NAME

newsyslog — maintain system log files to manageable sizes

SYNOPSIS

newsyslog

[-nrsvF] [-f config_file] [file ...]

DESCRIPTION

newsyslog is a program that should be scheduled to run periodically by cron(8). When it is executed it archives log files if necessary. If a log file is determined to require archiving, newsyslog rearranges the files so that “logfile” is empty, “logfile.0” has the last period's logs in it, “logfile.1” has the next to last period's logs in it and so on, up to a user-specified number of archived logs. Optionally the archived logs can be compressed to save space.
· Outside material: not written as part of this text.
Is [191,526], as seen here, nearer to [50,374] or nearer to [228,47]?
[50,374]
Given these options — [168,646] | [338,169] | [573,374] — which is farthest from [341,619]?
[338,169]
A log can be archived for three reasons:

1. It is larger than the configured size (in kilobytes).
2. A configured number of hours have elapsed since the log was last archived.
3. The configured time for rotation of the log occurred within the last 60 minutes.

The granularity of newsyslog is dependent on how often it is scheduled to run by cron(8). It is recommended that newsyslog be run once hourly.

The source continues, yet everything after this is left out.